TEXT PROVIDED:
# Red zebra and Pseudotropheus saulosi



## mikespad4000 (May 28, 2020)

I am new to African cichlids and I want to make sure I don't mix to types that won't go well together. I plan to do a 6 of each fish (2m/4f) in a 55 gallon. At the moment a 55 is as big as I could go. I know that the P. Saulosi give both yellow and blue but wanted to try and get a redish fish in the tank as well. You there's a better idea I am open for suggestions. I'm in the planning stages right now.


----------



## Chrislisk (May 16, 2020)

I am new as well to this. I'm sure someone with far more experience than me will advise but from what I have been told and learned there isn't really much of a "red", the red zebra but then that is kinda orange. Maybe a hongi red top? And get something very different colour wise.


----------



## mikespad4000 (May 28, 2020)

Yea sorry I should have said I was going to get the red zebra ob. I was looking into hongi red tops as well. Thanks for commenting though any bit helps.


----------



## DJRansome (Oct 29, 2005)

Don't do 2 males. 1m:4f works for peaceful mbuna.

The red zebra OB is also orange. Hongi are blue...and blue barred to boot so may not do well with the saulosi.

Go for something that is completely different from the blue saulosi males and yellow/orange saulosi females.

Rusties? Metriaclima callainos? Socolofi? White labs?


----------



## mikespad4000 (May 28, 2020)

Perfect thanks! I'll probably go with the rusties then for a bit of color difference. Sorry *** heard online that 2 males help make the dominant males color look better. I'll stick to 1 male then for the sake of the fish.


----------



## DJRansome (Oct 29, 2005)

3 males would work for that with a mild species like saulosi (not estherae). But then you would use 3 of your species slots for saulosi because you would still want 4 females for each male.

Showing off for the females will make the males color as well.


----------



## ldrmanic (Dec 22, 2019)

INSTRUCTION 1:
Answer these questions about the forum thread on mixing cichlids:
(a) What size tank does mikespad4000 plan to use?
(b) What male-to-female ratio does DJRansome say works for peaceful mbuna?
(c) Which fish does mikespad4000 say he will probably choose for a color difference?
The forum thread and the records have nothing to do with each other.

SUPPLIED DATA:
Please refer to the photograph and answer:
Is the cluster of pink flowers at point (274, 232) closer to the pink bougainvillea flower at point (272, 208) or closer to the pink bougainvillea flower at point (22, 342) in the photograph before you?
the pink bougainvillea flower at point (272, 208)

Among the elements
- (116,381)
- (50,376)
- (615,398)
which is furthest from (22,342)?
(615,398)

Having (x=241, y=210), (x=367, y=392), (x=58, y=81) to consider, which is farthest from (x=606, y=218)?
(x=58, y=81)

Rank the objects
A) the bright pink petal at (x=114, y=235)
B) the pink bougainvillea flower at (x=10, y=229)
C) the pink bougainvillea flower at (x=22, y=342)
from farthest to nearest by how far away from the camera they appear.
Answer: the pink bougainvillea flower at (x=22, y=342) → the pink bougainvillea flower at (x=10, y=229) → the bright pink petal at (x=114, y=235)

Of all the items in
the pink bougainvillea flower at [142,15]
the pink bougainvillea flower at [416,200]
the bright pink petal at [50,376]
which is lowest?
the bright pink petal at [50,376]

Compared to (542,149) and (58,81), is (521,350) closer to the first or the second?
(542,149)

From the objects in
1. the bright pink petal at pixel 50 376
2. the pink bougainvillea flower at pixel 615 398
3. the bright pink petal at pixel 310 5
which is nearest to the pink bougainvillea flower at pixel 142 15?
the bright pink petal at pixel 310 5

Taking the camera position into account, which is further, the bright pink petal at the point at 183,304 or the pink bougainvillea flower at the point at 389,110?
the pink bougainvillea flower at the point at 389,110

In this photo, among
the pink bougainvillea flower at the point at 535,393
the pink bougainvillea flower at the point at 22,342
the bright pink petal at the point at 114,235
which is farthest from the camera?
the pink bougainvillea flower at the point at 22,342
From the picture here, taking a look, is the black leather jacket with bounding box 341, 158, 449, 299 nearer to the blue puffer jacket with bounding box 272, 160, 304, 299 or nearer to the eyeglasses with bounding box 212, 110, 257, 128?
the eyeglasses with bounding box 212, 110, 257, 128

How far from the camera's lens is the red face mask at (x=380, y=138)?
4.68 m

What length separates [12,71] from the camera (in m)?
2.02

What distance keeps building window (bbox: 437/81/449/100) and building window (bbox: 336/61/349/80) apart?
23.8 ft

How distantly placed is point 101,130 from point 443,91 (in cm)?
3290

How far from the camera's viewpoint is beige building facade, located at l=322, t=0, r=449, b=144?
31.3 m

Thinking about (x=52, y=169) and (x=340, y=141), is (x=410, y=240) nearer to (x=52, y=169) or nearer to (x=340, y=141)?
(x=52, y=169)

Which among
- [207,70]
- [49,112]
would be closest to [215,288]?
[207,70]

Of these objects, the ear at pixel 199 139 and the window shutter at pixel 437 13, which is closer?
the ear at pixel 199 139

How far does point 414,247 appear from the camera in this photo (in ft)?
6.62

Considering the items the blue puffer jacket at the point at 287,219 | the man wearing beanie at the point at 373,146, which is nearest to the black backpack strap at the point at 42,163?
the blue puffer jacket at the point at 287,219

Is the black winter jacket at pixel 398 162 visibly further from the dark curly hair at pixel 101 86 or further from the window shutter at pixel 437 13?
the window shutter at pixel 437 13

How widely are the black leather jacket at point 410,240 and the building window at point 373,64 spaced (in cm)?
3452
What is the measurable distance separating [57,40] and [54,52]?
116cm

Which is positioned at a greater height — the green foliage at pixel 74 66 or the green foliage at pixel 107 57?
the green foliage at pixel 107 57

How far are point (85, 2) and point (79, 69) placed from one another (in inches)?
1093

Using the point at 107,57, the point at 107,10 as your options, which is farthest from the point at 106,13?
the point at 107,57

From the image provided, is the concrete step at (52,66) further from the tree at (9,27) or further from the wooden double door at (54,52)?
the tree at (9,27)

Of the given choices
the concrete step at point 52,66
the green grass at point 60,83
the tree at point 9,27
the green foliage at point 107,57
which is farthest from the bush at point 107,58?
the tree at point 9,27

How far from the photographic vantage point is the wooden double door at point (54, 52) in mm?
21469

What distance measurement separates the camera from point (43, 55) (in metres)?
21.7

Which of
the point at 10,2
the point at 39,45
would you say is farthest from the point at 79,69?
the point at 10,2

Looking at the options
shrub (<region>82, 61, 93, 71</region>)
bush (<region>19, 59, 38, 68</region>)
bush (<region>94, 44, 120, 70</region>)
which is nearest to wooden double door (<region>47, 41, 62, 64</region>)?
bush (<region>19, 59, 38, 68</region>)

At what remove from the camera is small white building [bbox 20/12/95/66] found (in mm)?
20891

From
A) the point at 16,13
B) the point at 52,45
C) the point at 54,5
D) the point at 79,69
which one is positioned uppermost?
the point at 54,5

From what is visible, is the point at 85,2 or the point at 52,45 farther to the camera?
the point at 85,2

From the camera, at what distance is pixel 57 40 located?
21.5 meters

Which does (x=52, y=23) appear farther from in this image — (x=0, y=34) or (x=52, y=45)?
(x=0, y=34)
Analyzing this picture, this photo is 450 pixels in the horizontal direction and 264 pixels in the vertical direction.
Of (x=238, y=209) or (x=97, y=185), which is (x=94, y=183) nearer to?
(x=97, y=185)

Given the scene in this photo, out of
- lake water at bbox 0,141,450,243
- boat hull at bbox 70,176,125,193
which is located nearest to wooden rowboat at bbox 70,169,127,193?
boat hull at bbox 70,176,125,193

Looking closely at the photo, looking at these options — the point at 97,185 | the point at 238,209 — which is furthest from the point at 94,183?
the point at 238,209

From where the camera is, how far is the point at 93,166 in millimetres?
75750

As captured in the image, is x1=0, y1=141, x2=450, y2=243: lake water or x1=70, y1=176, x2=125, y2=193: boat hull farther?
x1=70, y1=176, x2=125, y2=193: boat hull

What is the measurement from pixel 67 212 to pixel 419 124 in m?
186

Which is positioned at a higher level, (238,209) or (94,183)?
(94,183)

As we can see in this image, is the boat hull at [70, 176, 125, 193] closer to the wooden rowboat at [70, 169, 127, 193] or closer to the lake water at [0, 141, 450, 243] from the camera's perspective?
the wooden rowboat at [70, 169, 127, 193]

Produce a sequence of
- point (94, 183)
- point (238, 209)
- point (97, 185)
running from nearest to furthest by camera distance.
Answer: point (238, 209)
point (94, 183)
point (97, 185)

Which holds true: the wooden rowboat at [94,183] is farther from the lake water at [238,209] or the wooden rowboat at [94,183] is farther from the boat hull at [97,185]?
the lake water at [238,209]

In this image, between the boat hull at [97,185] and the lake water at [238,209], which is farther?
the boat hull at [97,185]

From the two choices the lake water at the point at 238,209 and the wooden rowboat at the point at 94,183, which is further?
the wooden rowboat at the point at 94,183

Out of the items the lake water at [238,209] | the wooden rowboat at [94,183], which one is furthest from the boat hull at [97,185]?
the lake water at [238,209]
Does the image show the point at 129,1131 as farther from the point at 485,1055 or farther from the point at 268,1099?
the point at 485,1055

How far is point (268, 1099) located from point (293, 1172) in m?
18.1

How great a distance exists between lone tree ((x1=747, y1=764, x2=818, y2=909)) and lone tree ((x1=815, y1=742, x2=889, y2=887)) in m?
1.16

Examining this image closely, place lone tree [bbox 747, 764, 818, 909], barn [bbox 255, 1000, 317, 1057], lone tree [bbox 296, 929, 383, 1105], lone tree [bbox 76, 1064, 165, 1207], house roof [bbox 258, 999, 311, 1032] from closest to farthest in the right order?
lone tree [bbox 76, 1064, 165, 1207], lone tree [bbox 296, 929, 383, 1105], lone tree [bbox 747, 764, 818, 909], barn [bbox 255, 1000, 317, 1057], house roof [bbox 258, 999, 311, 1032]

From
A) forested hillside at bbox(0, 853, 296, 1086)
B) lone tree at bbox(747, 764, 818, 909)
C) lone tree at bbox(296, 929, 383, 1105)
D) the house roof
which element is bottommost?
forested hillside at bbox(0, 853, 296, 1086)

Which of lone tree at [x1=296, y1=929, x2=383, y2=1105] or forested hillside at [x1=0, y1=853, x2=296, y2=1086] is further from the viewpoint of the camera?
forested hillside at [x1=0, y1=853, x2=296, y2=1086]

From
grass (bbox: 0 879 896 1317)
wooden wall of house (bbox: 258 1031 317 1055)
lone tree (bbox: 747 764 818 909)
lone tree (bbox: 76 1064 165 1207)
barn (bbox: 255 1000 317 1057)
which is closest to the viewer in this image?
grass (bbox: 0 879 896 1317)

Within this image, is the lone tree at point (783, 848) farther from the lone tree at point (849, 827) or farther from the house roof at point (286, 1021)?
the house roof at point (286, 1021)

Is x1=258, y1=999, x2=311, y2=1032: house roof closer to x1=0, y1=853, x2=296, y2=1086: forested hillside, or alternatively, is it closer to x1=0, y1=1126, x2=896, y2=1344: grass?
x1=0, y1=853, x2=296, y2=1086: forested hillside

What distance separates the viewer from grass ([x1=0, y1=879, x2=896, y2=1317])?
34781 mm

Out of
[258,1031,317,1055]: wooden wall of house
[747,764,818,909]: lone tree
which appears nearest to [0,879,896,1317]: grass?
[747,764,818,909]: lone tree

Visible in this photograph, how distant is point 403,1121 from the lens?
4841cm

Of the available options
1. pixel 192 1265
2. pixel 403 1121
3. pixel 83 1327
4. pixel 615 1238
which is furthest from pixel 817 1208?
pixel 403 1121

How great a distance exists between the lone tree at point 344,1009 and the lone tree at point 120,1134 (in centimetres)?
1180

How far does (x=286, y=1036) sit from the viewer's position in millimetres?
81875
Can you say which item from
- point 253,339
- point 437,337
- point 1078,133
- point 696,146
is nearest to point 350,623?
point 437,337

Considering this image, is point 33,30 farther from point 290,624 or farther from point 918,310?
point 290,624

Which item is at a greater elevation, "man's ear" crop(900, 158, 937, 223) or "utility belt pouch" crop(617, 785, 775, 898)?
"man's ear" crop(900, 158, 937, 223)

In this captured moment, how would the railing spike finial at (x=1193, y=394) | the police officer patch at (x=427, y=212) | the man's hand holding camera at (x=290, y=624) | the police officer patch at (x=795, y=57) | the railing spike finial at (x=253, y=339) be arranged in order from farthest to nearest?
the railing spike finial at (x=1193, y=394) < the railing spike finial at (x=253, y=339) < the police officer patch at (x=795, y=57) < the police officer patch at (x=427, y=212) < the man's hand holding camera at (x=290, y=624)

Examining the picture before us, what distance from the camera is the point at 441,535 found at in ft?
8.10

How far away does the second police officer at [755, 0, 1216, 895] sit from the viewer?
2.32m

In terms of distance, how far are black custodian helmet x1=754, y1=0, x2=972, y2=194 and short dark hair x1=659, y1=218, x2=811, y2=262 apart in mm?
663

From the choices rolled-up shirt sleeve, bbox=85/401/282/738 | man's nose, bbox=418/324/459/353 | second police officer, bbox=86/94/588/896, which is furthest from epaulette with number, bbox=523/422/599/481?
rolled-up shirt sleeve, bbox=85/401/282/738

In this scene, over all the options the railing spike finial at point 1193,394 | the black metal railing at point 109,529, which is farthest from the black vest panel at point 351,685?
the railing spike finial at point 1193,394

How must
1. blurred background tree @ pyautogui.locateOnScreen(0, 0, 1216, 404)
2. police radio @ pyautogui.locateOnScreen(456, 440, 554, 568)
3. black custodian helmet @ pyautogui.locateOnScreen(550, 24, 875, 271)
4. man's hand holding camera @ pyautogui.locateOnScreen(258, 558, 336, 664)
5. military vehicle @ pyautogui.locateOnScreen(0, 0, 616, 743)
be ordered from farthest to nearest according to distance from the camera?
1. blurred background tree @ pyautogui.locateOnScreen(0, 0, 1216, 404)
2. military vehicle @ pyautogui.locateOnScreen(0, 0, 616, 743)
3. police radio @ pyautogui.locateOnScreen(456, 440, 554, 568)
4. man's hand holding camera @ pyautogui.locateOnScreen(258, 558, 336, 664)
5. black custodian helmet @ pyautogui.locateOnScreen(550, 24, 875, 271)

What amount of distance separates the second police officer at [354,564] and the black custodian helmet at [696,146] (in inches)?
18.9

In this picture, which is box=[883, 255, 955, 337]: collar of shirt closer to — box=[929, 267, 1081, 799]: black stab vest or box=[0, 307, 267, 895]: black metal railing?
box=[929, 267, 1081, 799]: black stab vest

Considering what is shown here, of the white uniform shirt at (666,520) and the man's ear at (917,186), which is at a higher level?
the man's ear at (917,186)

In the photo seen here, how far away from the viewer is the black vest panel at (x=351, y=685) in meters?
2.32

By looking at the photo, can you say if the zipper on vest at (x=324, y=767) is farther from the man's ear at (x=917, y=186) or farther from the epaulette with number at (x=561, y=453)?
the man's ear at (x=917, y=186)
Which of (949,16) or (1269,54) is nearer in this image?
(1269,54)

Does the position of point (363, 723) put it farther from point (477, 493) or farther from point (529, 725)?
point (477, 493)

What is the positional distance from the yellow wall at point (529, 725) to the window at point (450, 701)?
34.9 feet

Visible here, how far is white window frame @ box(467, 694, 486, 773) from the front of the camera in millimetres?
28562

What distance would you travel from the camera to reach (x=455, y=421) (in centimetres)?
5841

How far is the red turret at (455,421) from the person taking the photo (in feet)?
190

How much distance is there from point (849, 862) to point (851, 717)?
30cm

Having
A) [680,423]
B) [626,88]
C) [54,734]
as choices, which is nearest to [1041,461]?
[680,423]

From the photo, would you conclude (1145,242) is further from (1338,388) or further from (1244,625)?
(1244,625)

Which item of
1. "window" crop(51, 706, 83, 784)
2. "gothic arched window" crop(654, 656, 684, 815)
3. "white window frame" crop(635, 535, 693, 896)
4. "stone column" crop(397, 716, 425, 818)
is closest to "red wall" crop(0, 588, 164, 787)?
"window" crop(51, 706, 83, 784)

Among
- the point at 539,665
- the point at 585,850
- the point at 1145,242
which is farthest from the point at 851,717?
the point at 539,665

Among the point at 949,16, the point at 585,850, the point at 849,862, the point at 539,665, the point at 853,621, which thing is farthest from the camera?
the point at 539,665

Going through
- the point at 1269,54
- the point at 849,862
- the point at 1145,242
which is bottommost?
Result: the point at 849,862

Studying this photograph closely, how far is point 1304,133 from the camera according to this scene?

INSTRUCTION 2: In the records, list every line from the one containing "Going through" through the end of the records, inclusive, as a numbered list, skipping blank lines.

EXERCISE RESULT 1:
(a) A 55 gallon tank.
(b) 1 male to 4 females.
(c) Rusties.

EXERCISE RESULT 2:
1. Going through
2. - the point at 1269,54
3. - the point at 849,862
4. - the point at 1145,242
5. which is bottommost?
6. Result: the point at 849,862
7. Studying this photograph closely, how far is point 1304,133 from the camera according to this scene?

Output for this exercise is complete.